いつもありがとうございます。
マンガ大好きユキチです。
今回は、山本英夫さんの漫画『ホムンクルス』を、ご紹介させて頂きます。
読み始めは、この漫画がどんな漫画か説明するのも難しかったのですが、読んでいくうちに、「おいおい・・・大丈夫か?」と、だんだん怖くなってくる、ホラー(恐怖)漫画でした。
1.『ホムンクルス』の基本情報
著者 | 山本英夫 |
出版社 | 小学館 |
連載雑誌 | ビックコミックスピリッツ |
掲載期間 | 2003年~2011年 |
巻数 | 全15巻 |
作者の山本英夫さんは、1989年に漫画家デビューですから、もう結構なベテランさんです。代表作は、『のぞき屋』『殺し屋1』など、作品数はそれほど多くない方ですが、ちょっとまともではないアウトサイダーな主人公の物語が多いです。
誰もが多少なりと持っている、”まともではない”部分を、クローズアップした山本さんの漫画は、少年雑誌での連載は、ちょっとむずかしいですね(笑)。
2.『ホムンクルス』のあらすじ
新宿の一流ホテルと、ホームレス達が暮らす公園の狭間の道路に、車を止めて車上生活を送る、ホームレスになりきれない主人公・名越進。
車のガソリンも尽きるかけたときに、医学生・伊藤学から声を掛けられ、報酬70万円で、トレパネーションという頭蓋骨に穴を開ける手術を持ち掛けられます。何でも、トレパネーションを行うと、第六感が芽生えると言われており、伊藤はそれを自分の目で確かめたいとのことです。

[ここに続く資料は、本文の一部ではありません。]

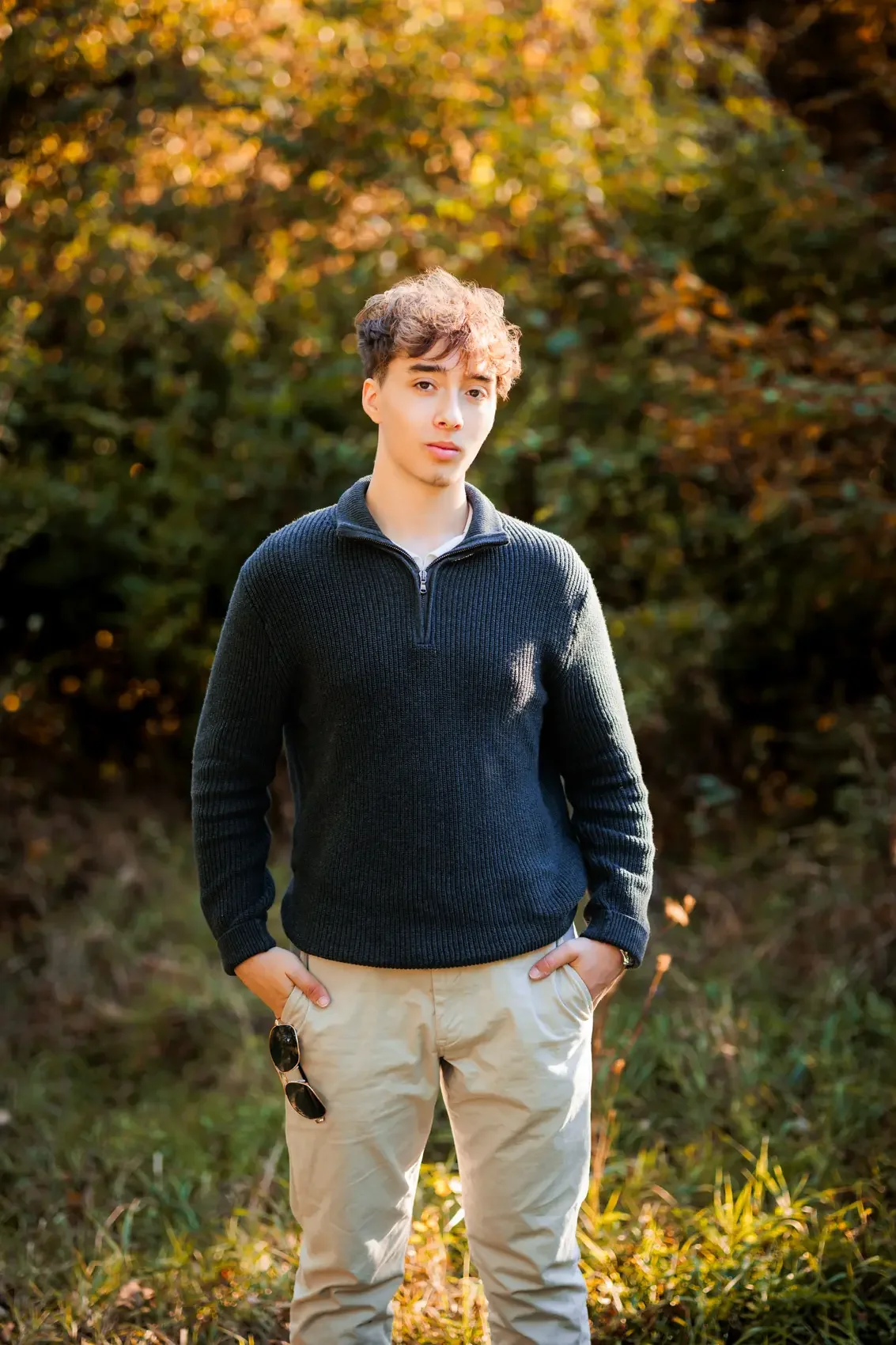 A young man with curly brown hair and light skin stands outdoors during autumn, wearing a black sweater and beige pants, with sunglasses hanging from his pocket, in front of a background of trees with orange and green leaves.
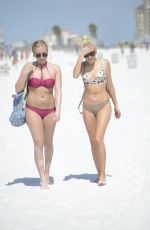 KATE ENGLAND and NAOMI WOODS in Bikinis on the Beach in Miami 03/01/2017
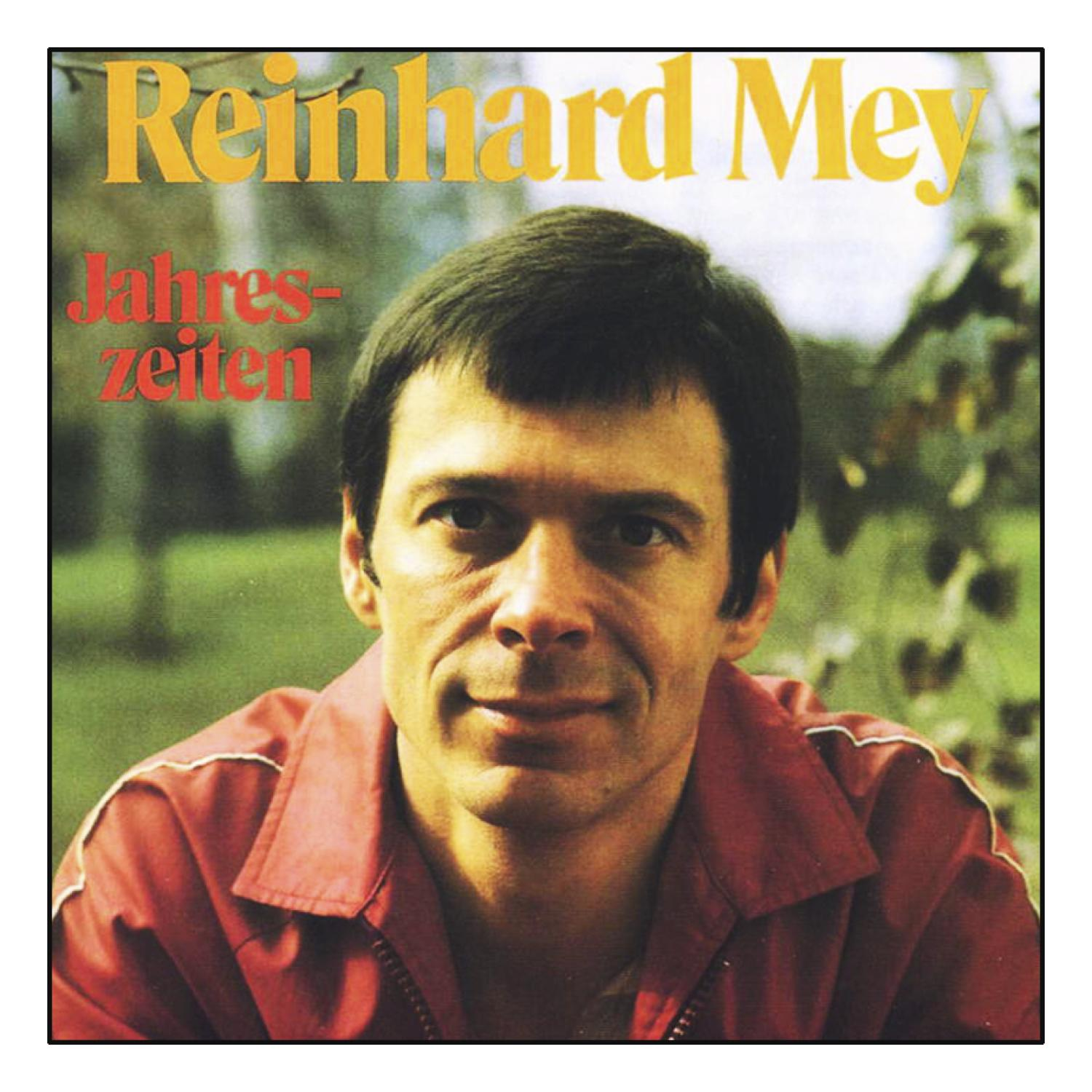 Albumcover mit einem Mann im roten Hemd, Text in Gelb und Rot.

一旦は断る名越ですが、車が駐車違反でレッカー移動されて切羽詰まり、結局、手術を受けることになります。手術後に、名越が左目で人を見ると、異様な姿をした人達が見えるようになるのでした…。
3.トレパネーションは1万年以上前から行われていた!?
頭蓋骨に穴を開けることは、トレパネーション、もしくは穿頭(せんとう)術と呼ばれ、古代から行われてきたと言われています。
特に、古代インカ帝国の遺跡からは、大きな穴の開いた頭蓋骨が多数が発見されているために、インカ帝国は、高度な医学術を持った文明で、穿頭(せんとう)術が行われていたという説も多いようです。
しかし、古代の頭蓋骨の穴は、こん棒などを使った戦闘による損傷跡では?という説が有力で、現在の医学でも、トレパネーションの効果は疑問視されているようです。
4.ホムンクルスとは?
ちょっとネタバレになってしまいますが、手術を受けた名越は、左目で人を見ると、異様な姿の人が見えるようになってしまいます(右目で見ると普通の人に見える)。
体が鎧で覆われたロボットのヤクザ、首がからだにめり込んだおばさん、ぺらっぺらに薄い男、砂でできた女子高生など、名越は、どんな姿に見えるのか伊藤に説明します。
伊藤は、異様な姿は「他人の深層心理が、現実のようにイメージ化されて見えているのではないか」と言い、深層心理が具象化した姿を、ホムンクルスと名付けます。
もともとホムンクルスは、中世ヨーロッパの錬金術師が作り出す人造人間のことを言っており、漫画『鋼の錬金術師』では、かなり重要な存在となっています。
5.その他
ホムンクルスが見えてしまうようになった名越ですが、実は彼自体がこころに問題を抱えた人であることが徐々にわかってきます。(というか、登場人物でまともな人はいない・・・)
また、それと合わせて、後半からは、名越が徐々に壊れていくのですが、そんな怖いもの見たさで、興味ある人はぜひお読みください。